First Step: Preventing Frostbite
How do you treat frostbite? Well, the first step is to avoid it all together. The most important thing you can do is plan ahead. For instance, if you are hiking, trail running, hunting during the fall and winter season in location you aren’t 100% familiar with, bring the gear you need if you become disoriented and have to hunker down for the night. Same goes for driving long distances in rural conditions. Do you have the supplies you need in your car should you become stranded until assistance arrives?
Let’s conclude with some more obvious ways to avoid the condition:
- Monitor how long you will be in cold conditions and dress accordingly. This includes multiple layers and warm accessories.
- Accessories are crucial – the most vulnerable part of your body in terms of frostbite is your toes, fingers, nose, and ears. Wool socks, gloves, boots, and headgear that covers your ears, nose, and chin will keep you warm.
- Stay dry – this is incredibly important as water moves heat out of the body 25x faster than under dry conditions.

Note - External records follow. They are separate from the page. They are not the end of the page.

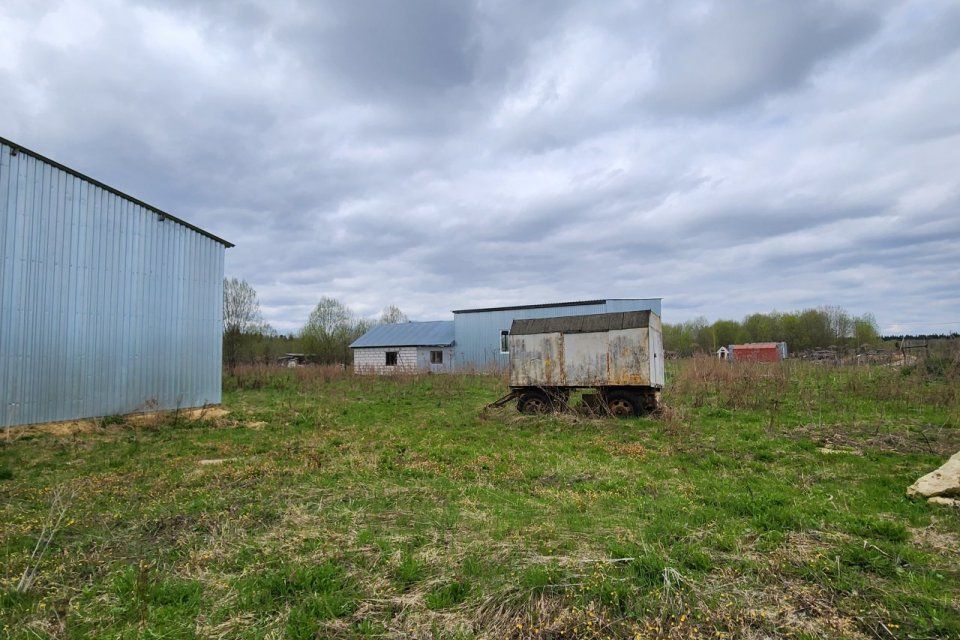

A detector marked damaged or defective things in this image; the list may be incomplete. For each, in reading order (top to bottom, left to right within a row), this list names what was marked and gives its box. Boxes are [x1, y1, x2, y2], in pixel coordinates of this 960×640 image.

rusty trailer [506, 312, 664, 420]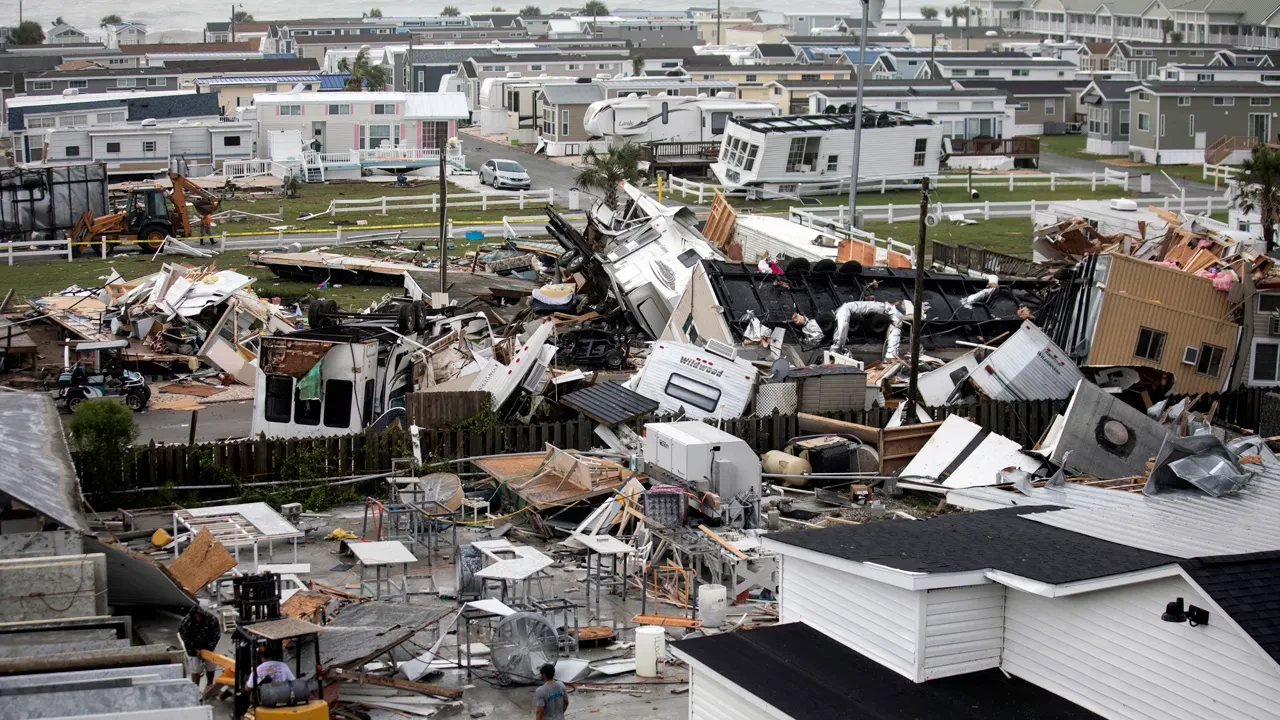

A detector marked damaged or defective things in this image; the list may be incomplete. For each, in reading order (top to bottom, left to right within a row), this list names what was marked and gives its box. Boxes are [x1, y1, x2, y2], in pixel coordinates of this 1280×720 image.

crumpled metal roofing [0, 389, 88, 530]
crumpled metal roofing [947, 448, 1280, 556]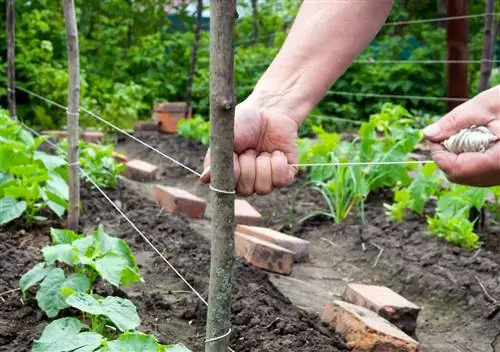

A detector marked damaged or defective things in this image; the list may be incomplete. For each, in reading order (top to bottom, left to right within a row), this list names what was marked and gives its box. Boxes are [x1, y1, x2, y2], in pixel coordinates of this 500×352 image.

broken brick [123, 160, 158, 182]
broken brick [154, 186, 205, 219]
broken brick [236, 198, 264, 226]
broken brick [236, 232, 294, 276]
broken brick [235, 224, 308, 262]
broken brick [320, 300, 418, 352]
broken brick [342, 284, 420, 336]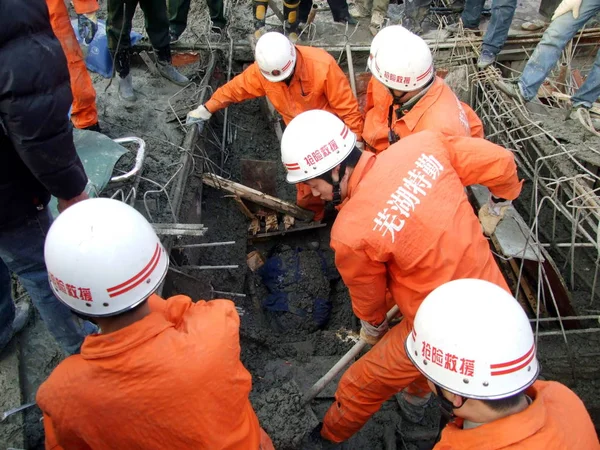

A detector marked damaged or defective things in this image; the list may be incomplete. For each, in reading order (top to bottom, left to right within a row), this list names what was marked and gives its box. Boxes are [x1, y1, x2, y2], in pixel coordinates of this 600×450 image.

broken timber [200, 172, 314, 221]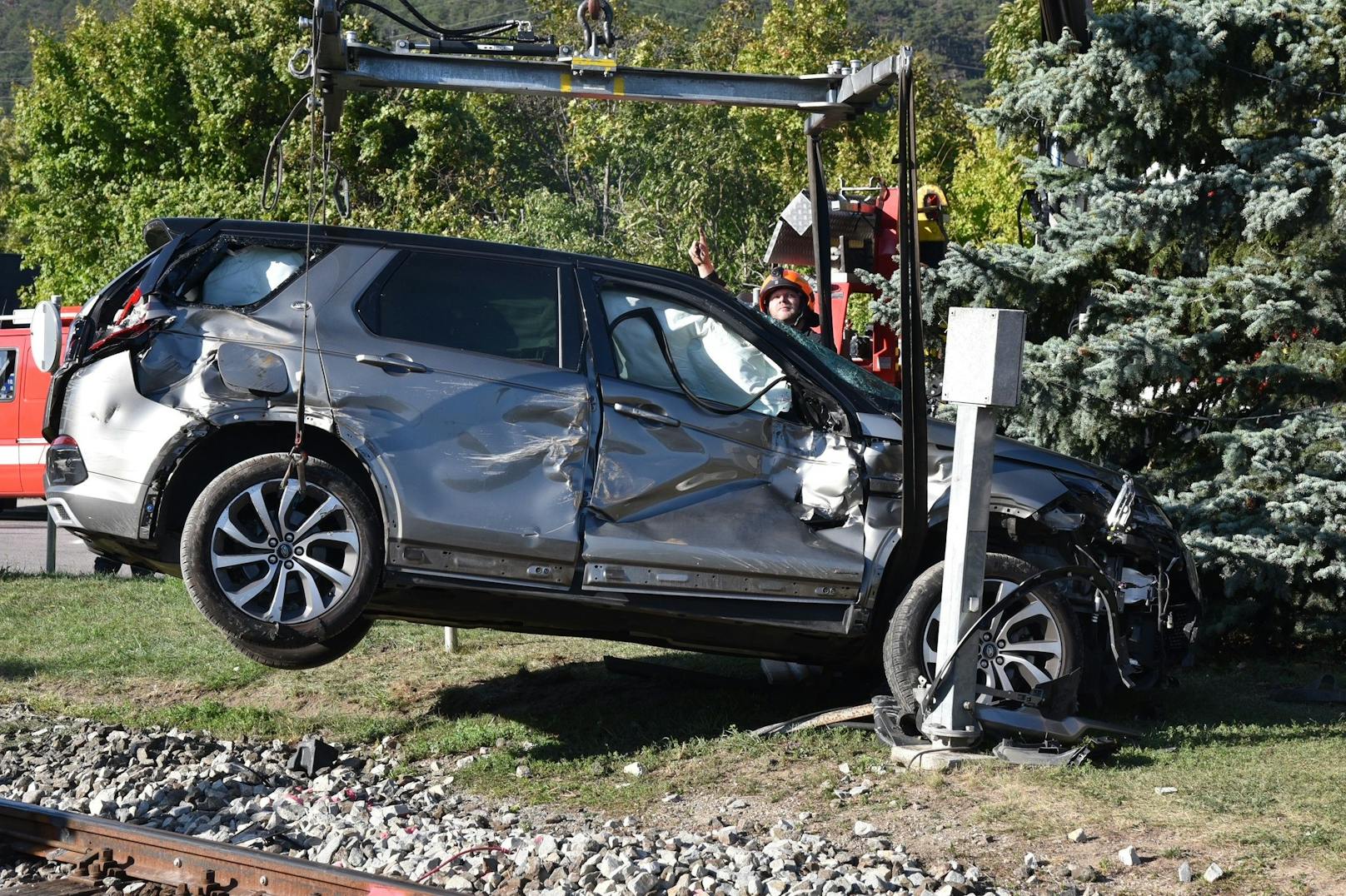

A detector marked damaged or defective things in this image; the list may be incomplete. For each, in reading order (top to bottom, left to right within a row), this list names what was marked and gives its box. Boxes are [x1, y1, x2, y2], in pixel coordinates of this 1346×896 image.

crushed car door [317, 247, 592, 589]
wrecked silver suv [44, 217, 1200, 704]
crushed car door [584, 280, 866, 600]
shattered windshield [770, 313, 904, 411]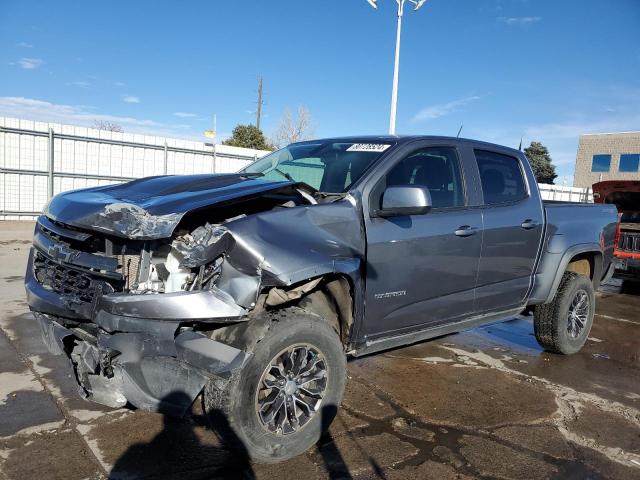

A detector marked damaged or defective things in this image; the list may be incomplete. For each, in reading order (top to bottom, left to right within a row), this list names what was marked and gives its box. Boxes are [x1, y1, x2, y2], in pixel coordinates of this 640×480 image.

crumpled front bumper [33, 312, 250, 416]
crushed hood [45, 173, 292, 239]
wrecked engine bay [26, 174, 364, 414]
damaged chevrolet colorado [26, 135, 620, 462]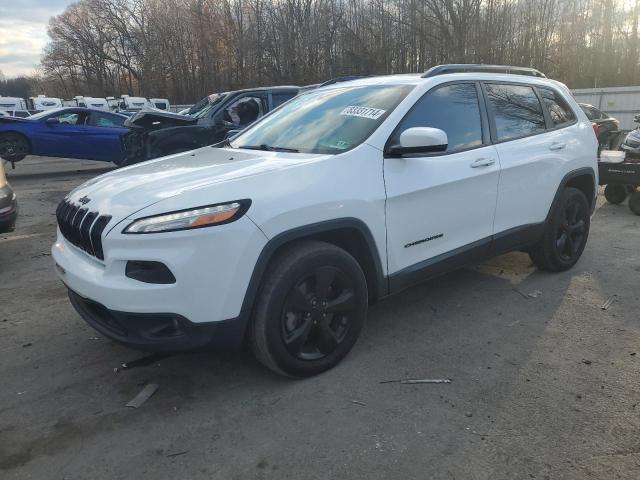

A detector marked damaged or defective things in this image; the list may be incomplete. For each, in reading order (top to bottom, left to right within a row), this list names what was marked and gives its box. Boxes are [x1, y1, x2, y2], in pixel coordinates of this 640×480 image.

- Assess yourself for signs of frostnip, this indicates that it is time to move to a warmer location.
How to Treat Frostbite
Treating frostbite is difficult in the field, however your options expand once you’re receiving medical care in the hospital. In the prehospital setting though, the most important thing is to not warm yourself or a patient unless you are able to keep warm. The process of warming damaged tissue, only to exposure it to cold conditions again, will result in worse damage.
If you are able to remove the patient from the cold conditions, remove all wet clothing and begin to warm the patient avoiding direct heat. Do not place skin in direct contact with heating pads or other sources of heat. The Mayo Clinic provides specific instructions for treating the condition, “Soak hands or feet in warm water — 99 to 108 F (37 to 42 C) — for 15 to 30 minutes. If a thermometer isn’t available, test the water by placing an uninjured hand or elbow in it — it should feel very warm, not hot. Don’t rewarm frostbitten skin with direct heat, such as a stove, heat lamp, fireplace or heating pad. These can cause burns.”
If superficial or deep frostnip is suspected, professional medical intervention is needed immediately.
Disclaimer: The content in this article is the opinion of the writer and does not necessarily reflect the policies or opinions of US Patriot Tactical.